## begin Document excerpt
The rookies and selected veterans report to the NovaCare Complex a week from Monday for the start of Chip Kelly's first Training Camp as head coach of the Philadelphia Eagles. As part of our Training Camp preview, we are looking at the three biggest questions facing each position group. Here, the focus shifts to the defensive side of the football beginning with the defensive tackle position.

1. Are The Eagles Prepared To Play A Hybrid Front?

Defensive coordinator Bill Davis is going to run a hybrid scheme with a mixture of four-man fronts and three-man fronts. The Eagles were exclusively a 4-3 defense prior to Kelly's arrival in Philadelphia. The Eagles acquired some players prior to this offseason who are scheme versatile such as Fletcher Cox and Antonio Dixon. On the first day of free agency, the Eagles signed defensive lineman Isaac Sopoaga, who at 6-2, 330 pounds, is ideal for occupying blockers in the middle of the line.

In fact, impressive size can be found up and down the depth chart at the defensive tackle position. Each of the defensive tackles on the Eagles' roster is listed over 300 pounds. Fan-Demonium columnist Tommy Lawlor did an outstanding job of extrapolating what that will mean for the Eagles.

Defensive line/assistant head coach Jerry Azzinaro was known for rotating his lineman while at Oregon and is expected to do the same in the NFL. Sopoaga, who is entering his 10th season, played 395 snaps last season per Pro Football Focus. He played 489 snaps in 2011. Sopoaga will bring passion and leadership to the defensive line, but others will have to contribute. As a rookie last year, Cox played 526 snaps per Pro Football Focus. There's Dixon who ascended to a starting role in his first tenure with the Eagles before being miscast to play in former defensive line coach Jim Washburn's system.
## end Document excerpt
## begin Information provided
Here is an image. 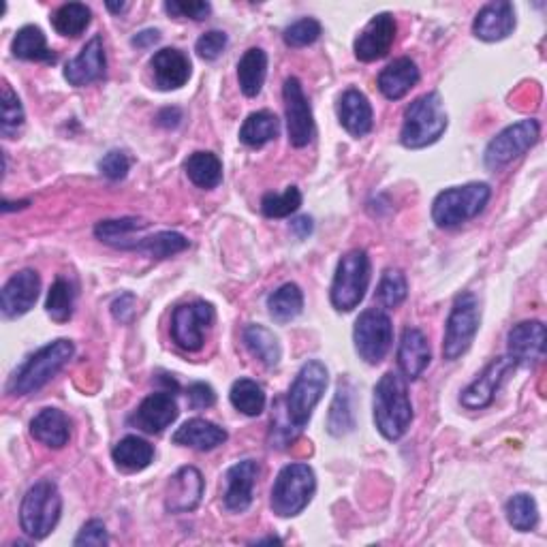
## end Information provided
#### [Exercise requirements]
A) From the Eagles preview, please print the passage starting at the words "Defensive line/assistant head" and stopping after "Jim Washburn's system.".
B) Answer these questions from the Eagles preview:
(i) What height and weight does it list for Isaac Sopoaga?
(ii) How many snaps did Fletcher Cox play as a rookie, per Pro Football Focus?
(iii) Where was Jerry Azzinaro known for rotating his linemen?
The material comes from a separate source.

#### [Outputs]
A)
Defensive line/assistant head coach Jerry Azzinaro was known for rotating his lineman while at Oregon and is expected to do the same in the NFL. Sopoaga, who is entering his 10th season, played 395 snaps last season per Pro Football Focus. He played 489 snaps in 2011. Sopoaga will bring passion and leadership to the defensive line, but others will have to contribute. As a rookie last year, Cox played 526 snaps per Pro Football Focus. There's Dixon who ascended to a starting role in his first tenure with the Eagles before being miscast to play in former defensive line coach Jim Washburn's system.

B)
(i) 6-2, 330 pounds
(ii) 526
(iii) Oregon